Hastings Hill House follows a basic L-plan with a gabled range to the rear on the left. Two late 19th-century casements sit within 18th-century stone surrounds; those to the first floor have projecting keystones. Two two-light chamfered leaded mullion windows light the cellar. A six-panel door stands to the right with a small window above. Two 19th-century gabled dormers pierce the roof slope. An integral end stack to the left was rebuilt in the 20th century above its dripstone. A gabled staircase projection to the rear, positioned in the angle between the front and rear ranges, has a chamfered rectangular window lighting the cellar and an apparently reused single-chamfered doorway with hoodmould, probably from the 14th century and possibly brought from the Old Church. This doorway has a chamfered rectangular opening inserted into its infill.

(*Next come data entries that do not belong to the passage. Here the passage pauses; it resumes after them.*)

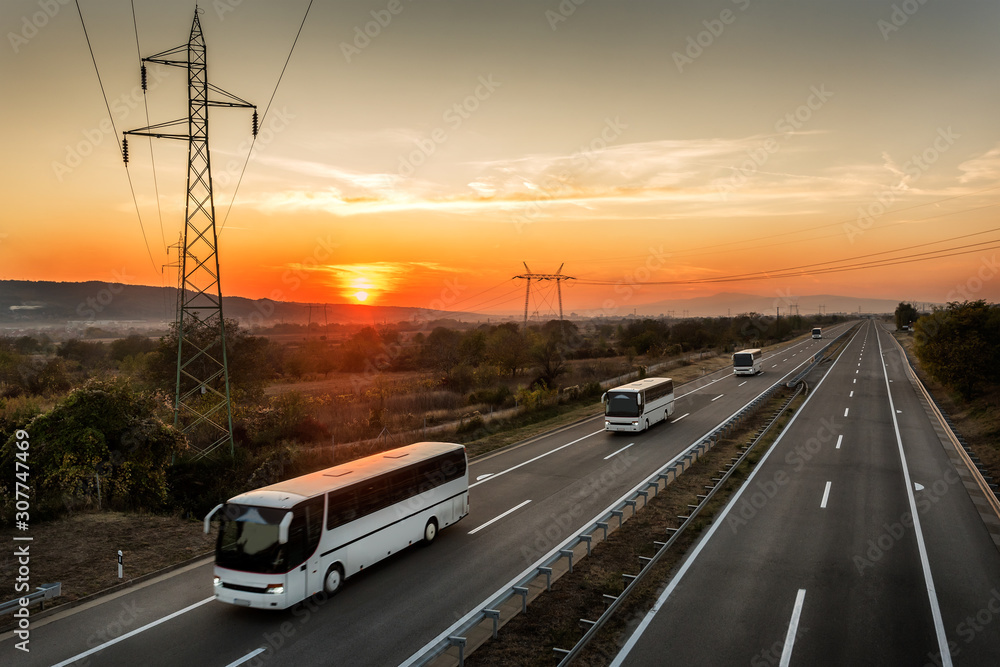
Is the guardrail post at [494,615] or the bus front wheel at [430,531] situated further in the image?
the bus front wheel at [430,531]

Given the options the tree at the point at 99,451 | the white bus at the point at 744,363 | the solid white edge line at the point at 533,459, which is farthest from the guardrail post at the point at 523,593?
the white bus at the point at 744,363

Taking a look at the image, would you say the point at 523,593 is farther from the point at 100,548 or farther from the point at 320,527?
the point at 100,548

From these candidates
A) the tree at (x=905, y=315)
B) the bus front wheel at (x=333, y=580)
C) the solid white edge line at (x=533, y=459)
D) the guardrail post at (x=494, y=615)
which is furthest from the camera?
the tree at (x=905, y=315)

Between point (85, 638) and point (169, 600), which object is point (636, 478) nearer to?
point (169, 600)

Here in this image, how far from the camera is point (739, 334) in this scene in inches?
4938

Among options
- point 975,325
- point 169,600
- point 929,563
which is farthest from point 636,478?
point 975,325

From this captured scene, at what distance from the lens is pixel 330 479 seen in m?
13.6

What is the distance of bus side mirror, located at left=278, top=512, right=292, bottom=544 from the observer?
11.5 metres

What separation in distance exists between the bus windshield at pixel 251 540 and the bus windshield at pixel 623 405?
77.2ft

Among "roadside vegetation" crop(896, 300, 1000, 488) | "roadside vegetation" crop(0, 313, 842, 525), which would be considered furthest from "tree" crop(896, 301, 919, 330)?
"roadside vegetation" crop(896, 300, 1000, 488)

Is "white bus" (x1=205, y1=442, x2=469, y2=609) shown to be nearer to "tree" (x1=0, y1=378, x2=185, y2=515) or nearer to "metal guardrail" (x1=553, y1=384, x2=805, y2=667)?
"metal guardrail" (x1=553, y1=384, x2=805, y2=667)

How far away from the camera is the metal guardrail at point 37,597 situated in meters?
11.0

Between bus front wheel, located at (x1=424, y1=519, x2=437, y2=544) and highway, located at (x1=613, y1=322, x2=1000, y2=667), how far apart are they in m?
6.61

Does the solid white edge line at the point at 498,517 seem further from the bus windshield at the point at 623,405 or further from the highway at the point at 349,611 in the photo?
the bus windshield at the point at 623,405
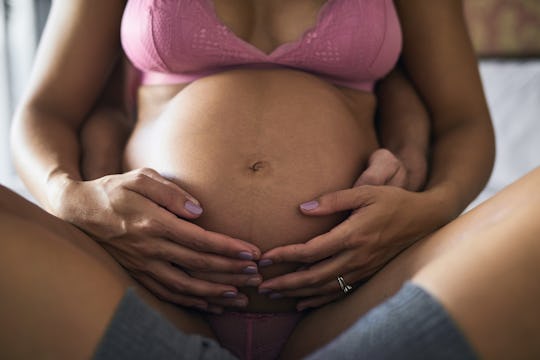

Interior of Warren Hastings House: The front part retains an infilled chamfered stone fireplace to the right stack, with the hearth-stone of the first-floor fireplace visible in the ceiling above. This stone is covered with late 17th or early 18th-century plaster decoration showing thistles, grapes and rosettes, inscribed with initials "RW", probably for Robert Walter. A plain cross beam features lock and key carving, with exposed joists visible. A late 17th or early 18th-century dog-leg staircase in the main range rises to the attic with barleysugar balusters, a moulded handrail and square newels; it blocks a leaded window on the ground floor and partly obscures a chamfered wooden mullioned and transomed window above, which is presumably earlier than the staircase. An oak spiral staircase rises to the attic to the right of the lateral stack, which has a chamfered stone fireplace with keystone on the ground floor. Chamfered and plain ceiling beams and joists appear on both floors, and several 18th-century two-panel doors survive.
Interior of Hastings Hill House: Only partial inspection was possible at the time of resurvey in August 1987. A right ground-floor room has a deep-chamfered wood lintel. An infilled doorway formerly connected to Hastings Hill House to the left of the fireplace. An oak winder staircase in the gabled projection leads to the attic, with a continuation in stone leading down to the cellar, which features a twin barrel rubblestone vault.
Warren Hastings was the first Governor-General of India.